MICHAEL TABMAN, PLAINTIFF,
v.
FEDERAL BUREAU OF INVESTIGATION, ET AL., DEFENDANTS.



The opinion of the court was delivered by: Paul L. Friedman United States District Judge

OPINION

This matter is before the Court on defendants' motion to dismiss and on plaintiff's motion to amend his complaint. After careful consideration of the parties' papers, the attached exhibits, and the relevant statutes and case law, the Court will grant defendants' motion and will deny plaintiff's motion as futile.*fn1

I. BACKGROUND

Plaintiff Michael Tabman is a former Special Agent In Charge of the Minneapolis Field Office of the Federal Bureau of Investigation.
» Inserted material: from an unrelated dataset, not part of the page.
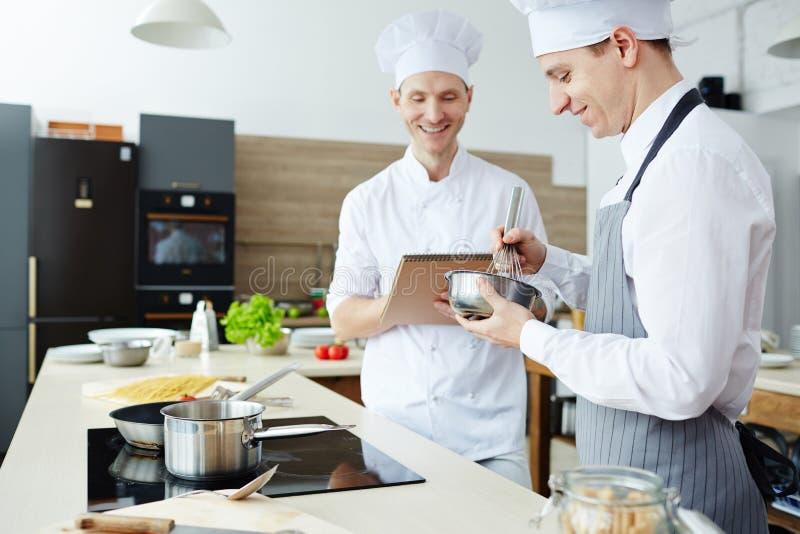Chef-kok tevreden met het studentenwerk stock fotografie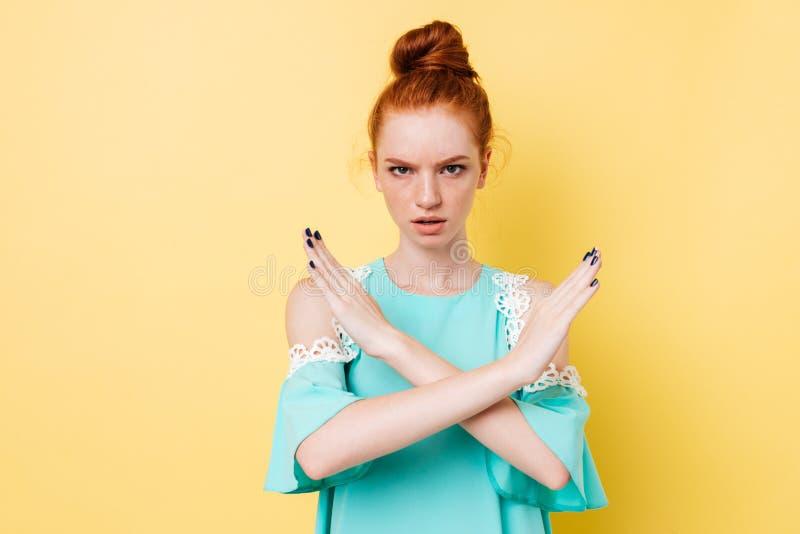 Mulher séria do gengibre no gesto da parada da exibição do vestido foto de stock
See Complaint ("Compl.") ¶ 2. In August 2006, Special Agent Harry Samit, whose work plaintiff oversaw, informed the FBI Office of Professional Responsibility ("OPR") that plaintiff had retaliated against Mr. Samit in response to certain protected disclosures that Mr. Samit had made. See Compl. ¶ 12; Mot., Statement of Facts ("Def. Facts") ¶ 4. In response to this allegation, FBI OPR opened an investigation. See Compl. ¶ 12; Def. Facts ¶ 4. On January 2, 2007, the investigation concluded with a recommendation that plaintiff be dismissed from FBI service. See Compl. ¶ 19; Def. Facts ¶ 5. Plaintiff retired from the FBI in March 2007. See Def. Facts ¶ 7.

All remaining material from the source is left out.